Financial Implications and Market Valuation
Analysts currently forecast AMD's total revenue for 2025 to reach around $34 billion, marking growth of more than 30% year-over-year. With restored access to China, however, 2026 revenue could potentially surge to $51 billion. Such an increase might drive the company's market capitalization up by as much as 60%, significantly above its current valuation of roughly $350 billion.
Should investors sell immediately? Or is it worth buying AMD?
Technical Picture Shows Caution Amid Positive News
Despite the encouraging developments, the equity remains in a corrective phase. Since its October peak at $267, the stock has declined nearly 20%. A key support level is now seen around the $215 mark. Strategists at Forex.com have highlighted reversal risks for mega-cap technology stocks, even as the broader Nasdaq 100 index holds steady.
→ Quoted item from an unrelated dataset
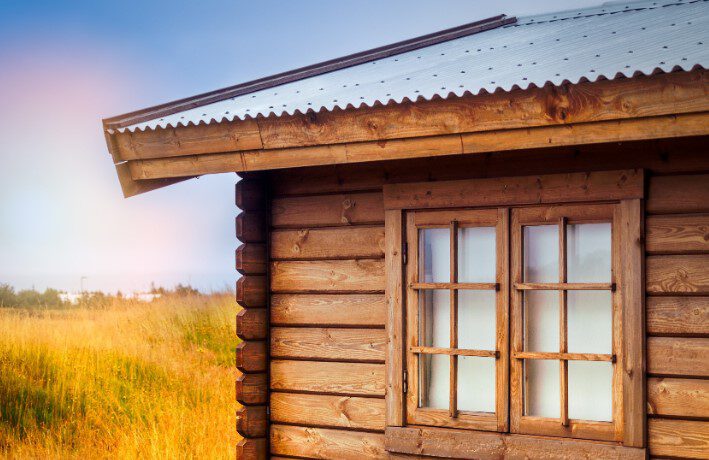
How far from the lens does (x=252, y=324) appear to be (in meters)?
5.86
A sustained breakout above $220 would signal a potential trend reversal for the shares. Conversely, a drop below $215 could trigger further selling pressure toward the next support zone.
The Competitive Landscape Ahead
As the new year approaches, the focus turns to whether AMD can convert this regained Chinese opportunity into tangible market share. Competition with both Nvidia and Intel is expected to intensify in 2026, as the reported export easing would apply to all U.S. chipmakers. The first half of the coming year will reveal if the stock can resume its path toward retesting its previous high of $267.